Actually, much of Cantina Marina's traffic is dependent on the sun. Lacking walls, the canopy offers little protection from rain, and most seating is exposed to the elements, so when the forecast is gloomy, a trip to the waterfront loses some of its luster. I don't blame the staff for being overly cautious, but last Sunday, the patio was shuttered because of showers that never arrived.

Service can be laid-back. My friends and I recently spent a slow afternoon laughing and joking with the staff, who were tossing bread and crumbled nachos off the edge of the deck in an effort to lure some huge catfish to the surface.

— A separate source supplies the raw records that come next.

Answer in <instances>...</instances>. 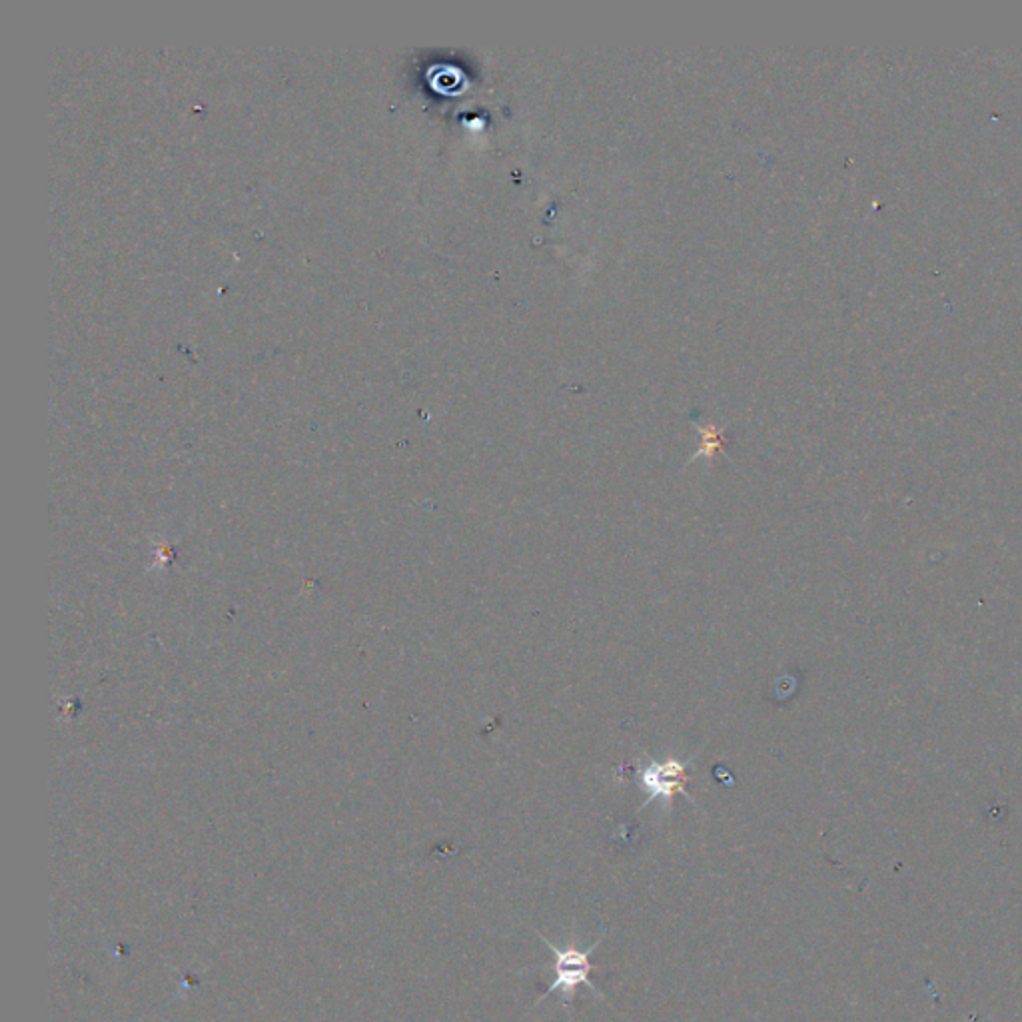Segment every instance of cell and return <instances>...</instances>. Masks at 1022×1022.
<instances>
[{
    "label": "cell",
    "instance_id": "obj_1",
    "mask_svg": "<svg viewBox=\"0 0 1022 1022\" xmlns=\"http://www.w3.org/2000/svg\"><path fill=\"white\" fill-rule=\"evenodd\" d=\"M537 935L542 936L545 946L554 953L555 980L547 987L544 995H542V999L535 1002L533 1007H537V1004L544 1001V999H547L549 995L562 992V1004H564L566 1009H571L574 999H576L577 987H581V985H586L596 997L603 999V992H599L598 987L589 980L591 970L596 968V965L589 960V957H591V953L603 943V936H601L599 941H596L593 945L589 946V948H586V951H581V948H577V946L574 945H569L567 948H559V946H555L549 938H545L542 933H537Z\"/></svg>",
    "mask_w": 1022,
    "mask_h": 1022
},
{
    "label": "cell",
    "instance_id": "obj_2",
    "mask_svg": "<svg viewBox=\"0 0 1022 1022\" xmlns=\"http://www.w3.org/2000/svg\"><path fill=\"white\" fill-rule=\"evenodd\" d=\"M640 779H642L645 793L649 795L645 806L655 799H665L669 803L675 795L684 793L686 789V765L674 762V759L665 763H649V767L643 769Z\"/></svg>",
    "mask_w": 1022,
    "mask_h": 1022
}]
</instances>
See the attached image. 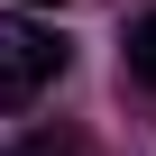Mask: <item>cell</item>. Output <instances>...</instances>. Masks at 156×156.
Returning <instances> with one entry per match:
<instances>
[{"mask_svg":"<svg viewBox=\"0 0 156 156\" xmlns=\"http://www.w3.org/2000/svg\"><path fill=\"white\" fill-rule=\"evenodd\" d=\"M9 156H92V147H83V138H55V129H37V138H19Z\"/></svg>","mask_w":156,"mask_h":156,"instance_id":"cell-3","label":"cell"},{"mask_svg":"<svg viewBox=\"0 0 156 156\" xmlns=\"http://www.w3.org/2000/svg\"><path fill=\"white\" fill-rule=\"evenodd\" d=\"M129 73H138V83L156 92V9H147V19L129 28Z\"/></svg>","mask_w":156,"mask_h":156,"instance_id":"cell-2","label":"cell"},{"mask_svg":"<svg viewBox=\"0 0 156 156\" xmlns=\"http://www.w3.org/2000/svg\"><path fill=\"white\" fill-rule=\"evenodd\" d=\"M64 73V37L37 19H0V110H28L46 83Z\"/></svg>","mask_w":156,"mask_h":156,"instance_id":"cell-1","label":"cell"}]
</instances>
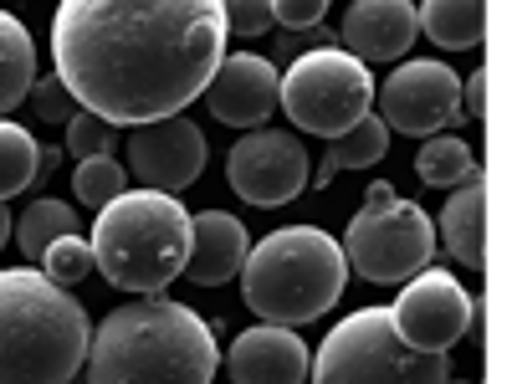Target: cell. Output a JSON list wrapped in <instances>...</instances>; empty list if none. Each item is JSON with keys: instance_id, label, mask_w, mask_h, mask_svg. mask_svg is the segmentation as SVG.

Owned by Nick Fontana, who runs the popular Capital Q BBQ in Chinatown, Cantina Marina is an excellent place to kill a lazy summer day with friends, sipping cold drinks and taking in some great views. Some advice: Parking at the marina is extremely limited, so you may want to consider the 10-minute walk from the Waterfront-SEU Metro station. And that's the truth.

Restaurant Review

By Tom Sietsema
The Washington Post Magazine
Sunday, August 24, 2003

Finding even decent food in a restaurant with a view tends to be an elusive goal -- why not try being first in line at the DMV or booking a private tour of the White House while you're at it? Yet every now and then a restaurant surfaces to reward a diner's efforts.

This year, Exhibit A turns out to be Cantina Marina, overlooking the Southwest waterfront. There are several reasons to cheer its hushed debut in May. Not only is this small eatery situated in a part of the city with too few satisfying places to eat, but it was brought to life by two cooks with some experience under their belts -- Christy Velie and Tom Przystawik, both late of Cafe Atlantico -- and a popular veteran restaurateur, Nick Fontana, who also owns Capital Q near MCI Center.

Bouncy music plays in the octagon-shaped dining area, a second-floor tower painted in a South Beach palette made more festive with metal, wood and papier-mache fish floating from the ceiling and a floor that fairly pulses in blue and yellow vinyl. An expansive patio outside (soon to be tented for year-round use) serves as a stage for live music on Friday evenings and helps to host the overflow of revelers. Together, these spaces strike just the right chord for a meal that might begin with an entree of fried catfish tucked inside soft tortillas, with a blizzard of peppery chopped cabbage, and conclude with a tangy Key lime pudding.

Louisiana influences much of the small menu. In addition to those fish tacos, there are very good wraps filled with golden shrimp, a po' boy stuffed with juicy tomato slices and crunchy oysters, and a muffuletta that does justice to that New Orleans-style classic, a hero crowded with cold cuts, cheese and olives. Two of you could easily split a tostada, layered with black beans, chopped tomato and generous amounts of either chopped beef or pulled chicken (psst: Both are Capital Q's). It's a messy meal, but plenty good. "Asian Cajun" spare ribs, dusted with sesame seeds and scallions, are a bust, though; their meat is tough and tasteless. I'd erect a stop sign before the gumbo, too, a one-note swamp of rice and dull seasonings. But it's full speed ahead with the shrimp cocktail, the seafood dunked in a sassy and chunky mix of peppers, cilantro, avocado and more. A bunch of chips aid in scooping up every last lick.

You should know that the service at Cantina Marina is beach-casual, and so are the utensils: Order wine, and it comes in a plastic cup. And the decibel level shoots up, up and away as the after-work crowd elbows its way inside. The upside to all the informality: a chance to gaze at a fleet of boats on the Potomac or, if you nabbed the right table at the right hour, a party on the dock below or the Washington Monument rising in the distance.